Ember Journal Deep Dive
Author: Artyom Korzun
Overview
Ember uses a write-ahead logging mechanism for trading signals. This document describes the format of the Ember Journal, also known as the transaction log.
Ember 1.0 introduced a new format for the system journal that offers several considerable improvements:
- Support for Snapshots - Snapshots significantly speed up the restart time for Ember itself and all downstream services like Monitor and Data Warehouse.
- Data Partition Files - Instead of a single monolithic file, the new format introduces data partition files. These files allow the system to be configured to automatically and safely delete “old” partition files, optimizing storage management. Additionally, this procedure tracks journal consumers, such as a data warehousing service, ensuring that slow consumers will not lose data.
Journal Directory Structure
The journal is a transaction log that stores the history of trading operations.
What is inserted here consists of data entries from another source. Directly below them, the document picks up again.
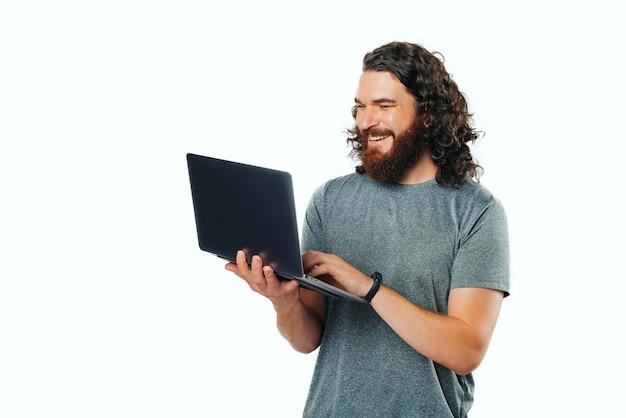 Fröhlicher junger mann mit bart lächelnd und mit laptop auf weißem hintergrund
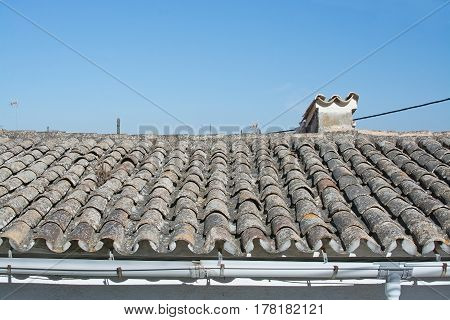 Grungy tiled roof and chimney detail with character and charm against blue sky in Palma Mallorca Spain.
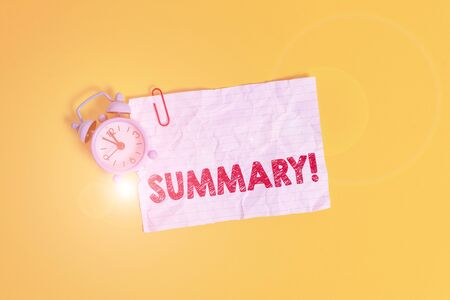 Text sign showing Summary. Business photo showcasing a brief statement or account of the main points of something Metal alarm clock clip blank crushed note sheet colored background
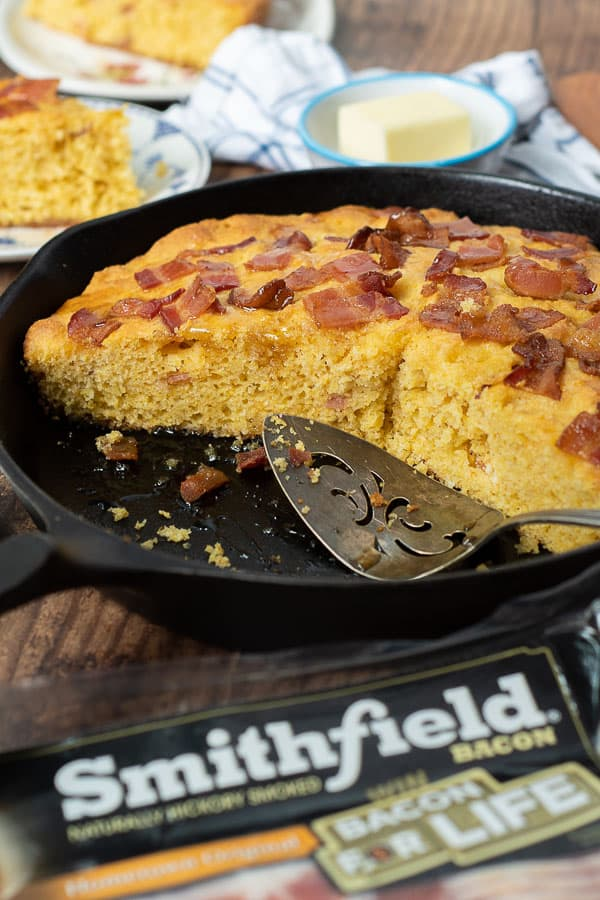 an iron skillet with slices of bacon cornbread cut out of it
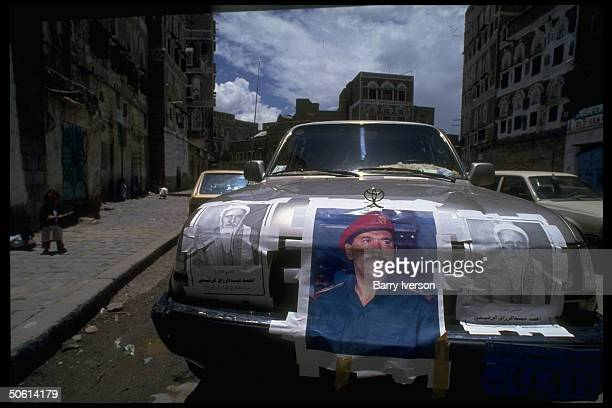 Car plastered w campaign posters incl imaging Pres Ali Abdullah Saleh during parliamentary elections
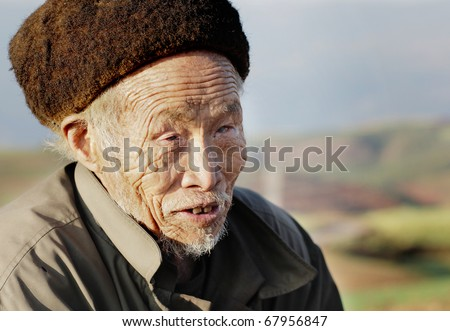 DONGCHUAN CHINA - NOVEMBER 23: Old blind Chinese man begging for money, November 23, 2010 in Dongchuan, China. China is estimated to account for over 18% of the world\'s blind population.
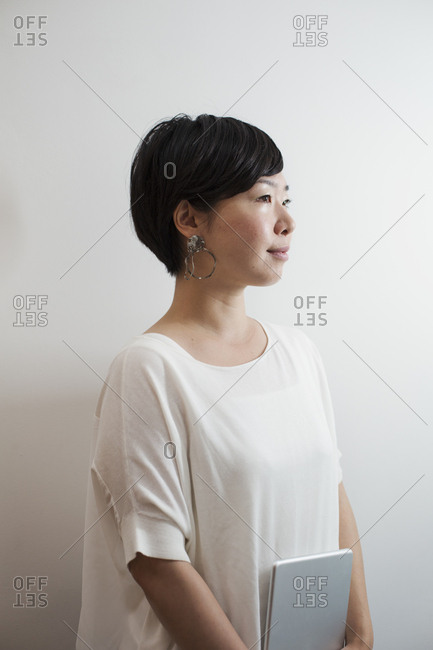 Profile view of woman with sort black hair wearing white shirt standing in art gallery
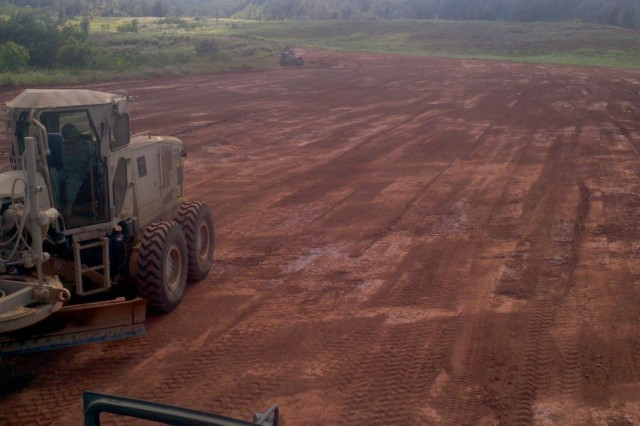 Soldiers with the 523rd Engineer Company, 84th Engineer Battalion, 130th Engineer Brigade, 8th Theater Sustainment Command, operate a grader and put the final grade to the Kane's Drop Zone while a far away roller compacts and smooths the surface of a road for future Air Force missions during the months of September and October.
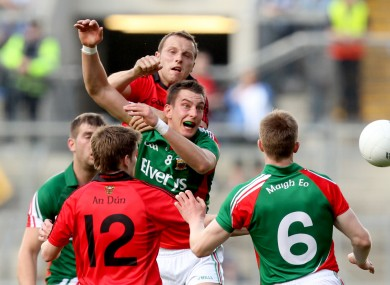 Mayo's Barry Moran and Down's Ambrose Rogers challenging for possession.
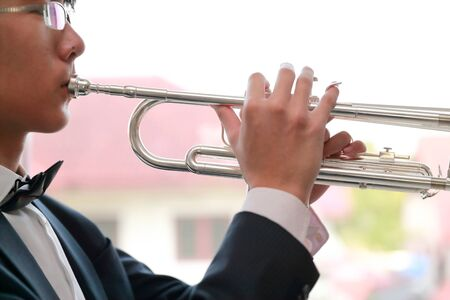 close up young musician man wearing black suit playing trumpet 写真素材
It lives in the Ember work directory under the journal directory and consists of three types of files: meta, data, and snapshot files.
- The meta file contains “metadata” information that is used by the journal for ensuring data integrity and maintaining operation consistency.
- The data file is a sequential partition of data with a fixed maximum size. By default, the size of each data file is 1 GB. When a data file is filled, a new one is created to continue recording further transactions.
- A snapshot file contains a copy of messages that represent the current trading state at a specific point in time, serving as a point-in-time representation of the trading system's state and enabling efficient state recovery and analysis.
Snapshotting
Ember implements a state machine and the journal data files record all events that change this state. As time goes by, some of these events become non-essential for state recovery. For example, there is no need to retain a trade order that existed many weeks ago and never got filled.
During run time, Ember keeps the following trading state in memory:
- All active orders
- Last N completed orders for each client
- Positions and risk rules state
The Data Warehousing pipeline can be configured to record all trading orders and events into long term storage.
As the system runs, past fills are compressed into position sizes in Ember’s memory.
Snapshot files store a copy of messages that recover the current trading state. Each subsequent snapshot includes new orders and may remove some completed orders. It helps speed up the restart time for Ember and downstream services.
Important: Please never delete or modify any of the journal files manually. Indexes on data files and snapshot files are not directly related. Only the “compactor” tool described below should be used to manage files in the journal directory.
A typical journal directory structure might look like this:
- meta
- data0
- data1
- data2
- data3
- snapshot0 (contains the data from data0)
- snapshot2 (contains the data from snapshot0, data1 and data2)
This directory content can be illustrated using the following diagram:
Here is another example showing the content of a journal directory from one of Ember's stress tests:
[centos@ip-10-0-0-62 ~]$ ls -l /deltix/emberhome/journal/
total 3700960
-rw-r--r-- 1 centos centos 1073741824 Apr 10 15:27 data11613
-rw-r--r-- 1 centos centos 1073741824 Apr 10 15:28 data11614
-rw-r--r-- 1 centos centos 1073741824 Apr 10 15:29 data11615
-rw-r--r-- 1 centos centos 545259520 Apr 10 15:29 data11616
-rw-r--r-- 1 centos centos 1792 Apr 10 15:28 meta
-rw-r--r-- 1 centos centos 23291024 Apr 10 15:28 snapshot11613
-rw-r--r-- 1 centos centos 256 Apr 10 15:29 snapshot11615.16297.temp
Here you can see that each data file is 1Gb in size. The system automatically deleted datafiles 0 - 11612 since they already have already been recorded into snapshot 11613. The snapshot for this particular trading history took approximately 23 megabytes, as the system had about 30K active orders.
Warehousing
A journal grows constantly over time, especially with a high operation rate. On startup, Ember replays the entire journal to restore the system state. However, some data, like old inactive orders, may no longer be needed and can be removed to reduce the journal's size. This filtered content can be saved as a separate “snapshot” file.
If there are snapshots on startup, Ember loads its state from the latest snapshot and then reads partitions after it. This approach dramatically reduces startup time. Ember satellite processes, such as Ember Monitor or Data Warehouse, also benefit from using snapshots.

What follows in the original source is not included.